The Non Banking Financial Company- Account Aggregator Directions, 2016 was released by RBI on March 3, 2016 to put in place a regulatory framework to allow a separate category of Non Banking Financial Company to emerge as an Account Aggregator.
- As per the NBFC-AA Directions, RBI will supervise and regulate the activity of account aggregation and ensure the service provided conform to the prescribed standards.
Key Points:
- Only Companies registered with RBI as NBFC-AA will be allowed to carry out the business of an account aggregator.
- The net owned fund of such companies should not be less than Rs 2 crores
- The NBFC-AA will only be able to undertake the business of an Account Aggregator.
- Entities being regulated by other regulators of the Financial Sector and aggregating only the accounts in that sector need to register with RBI.

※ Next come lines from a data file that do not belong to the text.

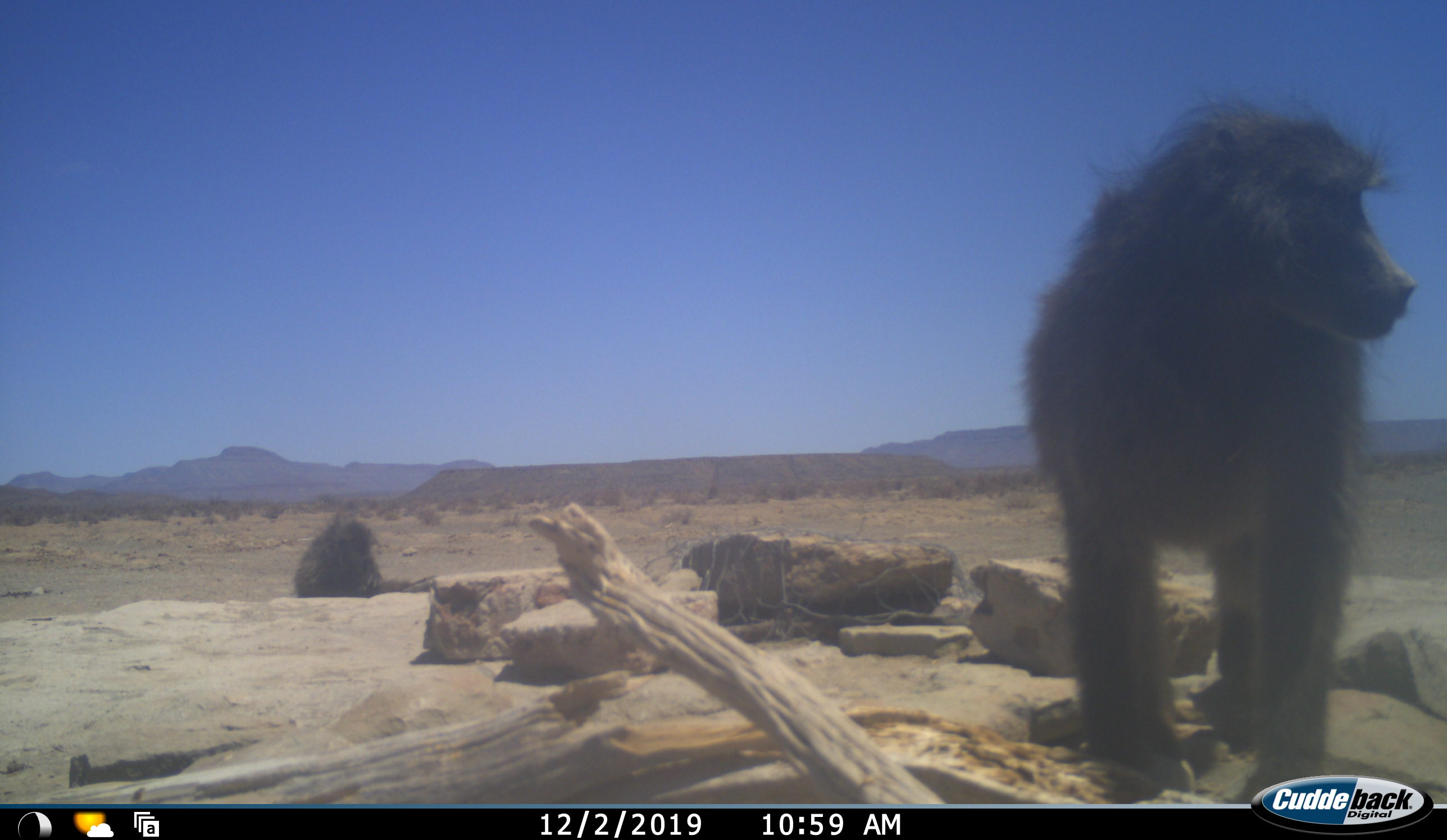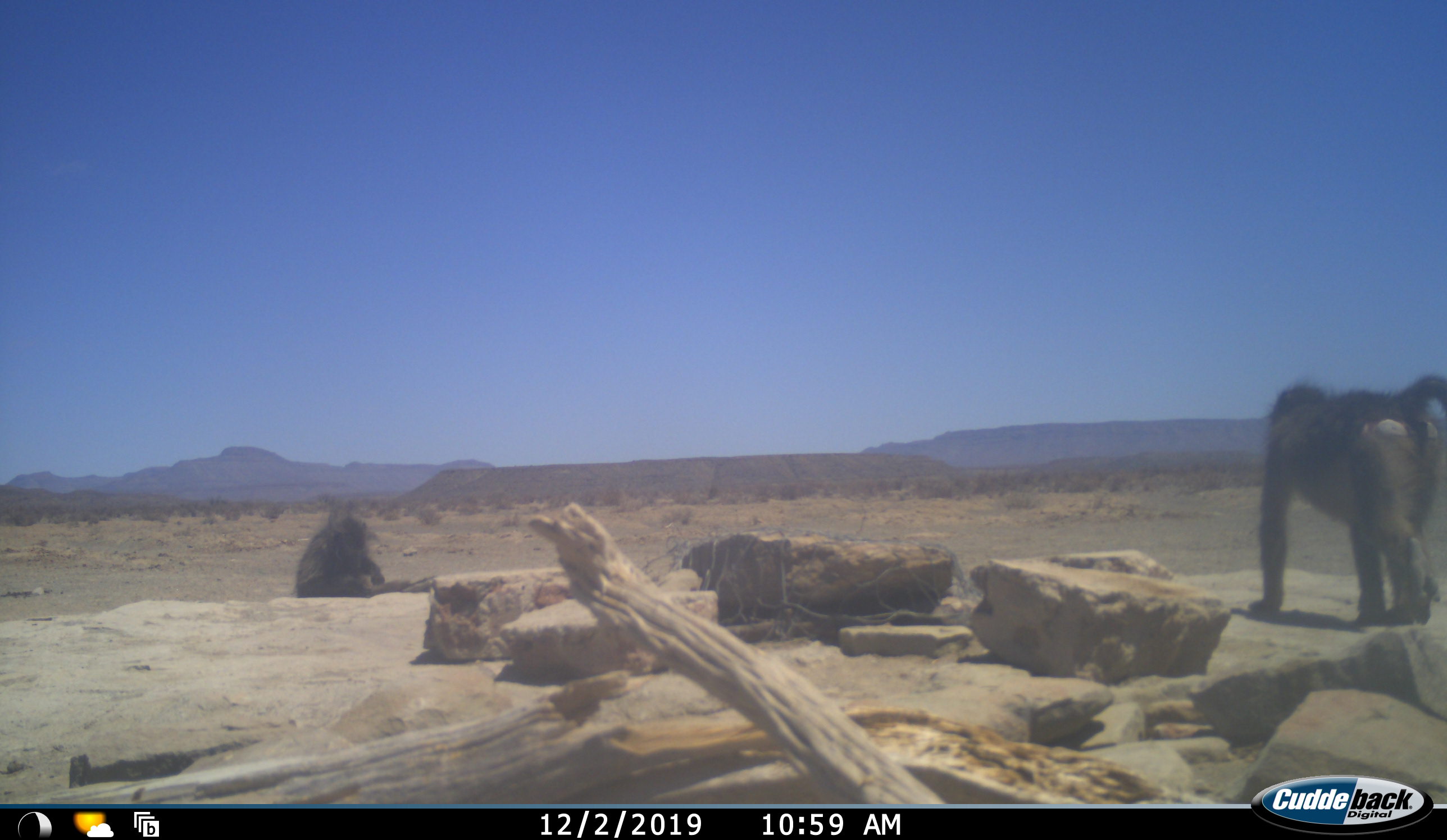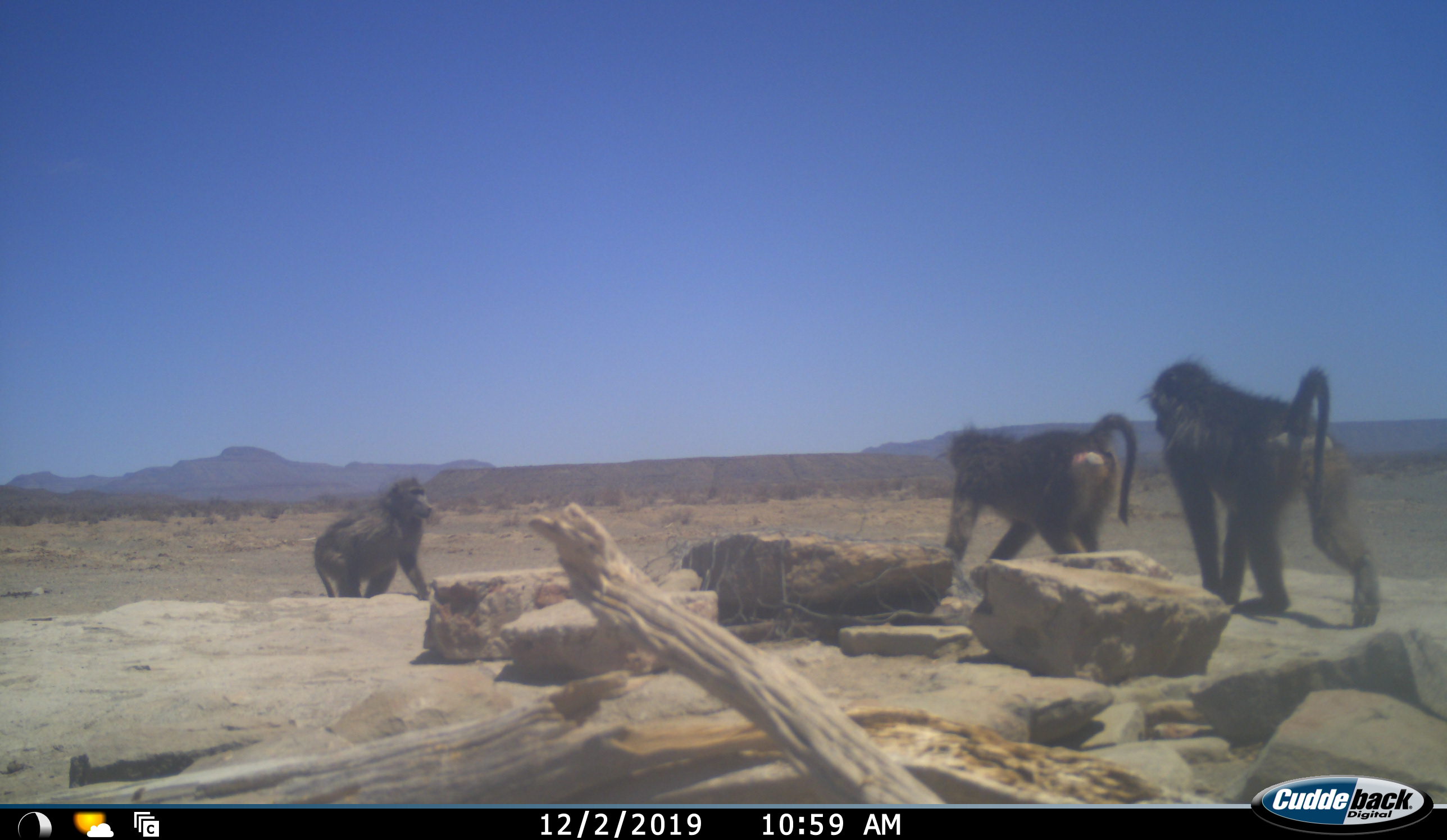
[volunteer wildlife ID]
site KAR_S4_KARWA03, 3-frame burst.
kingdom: Animalia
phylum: Chordata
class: Mammalia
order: Primates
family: Cercopithecidae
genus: Papio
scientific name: Papio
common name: baboon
Baboon (Papio), count 3. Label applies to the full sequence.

- An Account Aggregator’s business will be IT driven.
- An Account Aggregator will not support transactions in Financial Assets.
- Initially, Financial Assets of which the records are stored electronically and are under the regulation of any Regulator namely SEBI, PFRDA, RBI and IRBA will be considered for aggregation.
- As per the Directions, an investor may avail an Account Aggregator’s services purely at their option.
Account Aggregator
- They will collect information about the Financial Assets of the customers and consolidate them in an organised and retrievable manner.
- The consolidated information of a customer’s financial assets will help get an overview of his asset holdings.